Veterans Affairs Distributes iPads to Staff and Patients’ Families

NOTE: As of February 2013, PolicePad and FireTab are now PublicEye®.

Doctor with iPad

The U.S. Department of Veterans Affairs is giving 1,000 iPads to families of vets, reports American Medical News. The “Clinic-in-Hand” pilot program is part of a larger initiative to study how mobile connectivity can improve the coordination of care between doctors, veterans, and their caregivers. The families will be testing apps developed by the VA to communicate with physicians. Health data will be securely exchanged between all three parties.

The VA previously distributed about 100 smartphones and tablets to its own clinical and administrative staff to improve its communication. It later expanded the program to about 1,000 mobile devices in the Washington, D.C., area. That program uses a “container” app to ensure that all information goes through secure channels and there is no “data leakage,” said the VA Central Office’s Chief Information Officer Horace Blackman in an interview with Government Computer News.

The department also opted to end a volume licensing agreement with Microsoft for 300,000 employees, reported Electronista in April.

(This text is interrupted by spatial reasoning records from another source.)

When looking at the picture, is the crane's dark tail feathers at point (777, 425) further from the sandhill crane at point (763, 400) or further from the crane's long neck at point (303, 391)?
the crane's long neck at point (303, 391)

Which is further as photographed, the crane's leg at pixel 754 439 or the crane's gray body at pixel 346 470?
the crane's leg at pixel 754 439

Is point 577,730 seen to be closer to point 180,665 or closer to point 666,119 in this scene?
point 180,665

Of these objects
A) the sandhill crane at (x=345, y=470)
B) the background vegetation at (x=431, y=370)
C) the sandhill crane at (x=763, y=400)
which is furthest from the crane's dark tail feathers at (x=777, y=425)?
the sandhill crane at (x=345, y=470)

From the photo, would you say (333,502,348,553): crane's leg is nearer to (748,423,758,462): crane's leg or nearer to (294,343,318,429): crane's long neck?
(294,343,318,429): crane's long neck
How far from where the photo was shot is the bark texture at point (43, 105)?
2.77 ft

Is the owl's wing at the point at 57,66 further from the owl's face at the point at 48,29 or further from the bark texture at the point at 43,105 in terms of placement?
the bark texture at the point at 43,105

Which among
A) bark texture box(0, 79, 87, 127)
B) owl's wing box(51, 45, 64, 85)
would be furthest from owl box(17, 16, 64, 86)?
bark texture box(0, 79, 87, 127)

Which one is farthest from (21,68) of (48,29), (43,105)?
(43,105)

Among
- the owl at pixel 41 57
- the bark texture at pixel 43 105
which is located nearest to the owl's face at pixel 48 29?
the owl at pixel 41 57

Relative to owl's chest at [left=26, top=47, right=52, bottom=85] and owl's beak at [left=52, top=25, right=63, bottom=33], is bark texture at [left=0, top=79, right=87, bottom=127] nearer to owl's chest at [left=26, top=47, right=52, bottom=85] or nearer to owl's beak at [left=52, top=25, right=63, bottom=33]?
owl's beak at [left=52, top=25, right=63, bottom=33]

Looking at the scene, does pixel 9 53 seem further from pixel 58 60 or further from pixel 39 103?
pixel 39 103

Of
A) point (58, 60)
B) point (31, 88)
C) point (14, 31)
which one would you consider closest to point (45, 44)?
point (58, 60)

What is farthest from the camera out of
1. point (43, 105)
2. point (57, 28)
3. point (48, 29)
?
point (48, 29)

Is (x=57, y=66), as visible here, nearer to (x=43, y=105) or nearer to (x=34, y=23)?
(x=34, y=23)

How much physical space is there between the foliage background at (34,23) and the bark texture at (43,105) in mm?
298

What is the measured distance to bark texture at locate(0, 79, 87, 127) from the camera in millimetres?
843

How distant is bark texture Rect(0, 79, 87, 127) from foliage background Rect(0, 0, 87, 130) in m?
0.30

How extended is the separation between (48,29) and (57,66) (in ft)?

By shifting away from Windows and other Microsoft products on desktops and laptops and moving toward more mobile devices, the VA could save $70 million each year, the technology publication said.

In all, the VA envisions a future with more than 100,000 tablets running both iOS and Android, according to a NextGov story. Demand for the devices is high among clinicians in the VA’s 152 hospitals, where the department’s Computerized Patient Record System (CPRS) is currently run on Windows. Tablets are lighter, less cumbersome, and cheaper than laptops and can be carried easily from room to room.

Although an iPad sold by Apple is a multi-function device, the VA’s pre-installed custom software makes it function as a unique medical information portal, much like Zco’s own PolicePad and FireTab turn the iPad into a dedicated tool for police and fire departments. Some apps may eventually be released for use by non-VA doctors, much as the CPRS is today.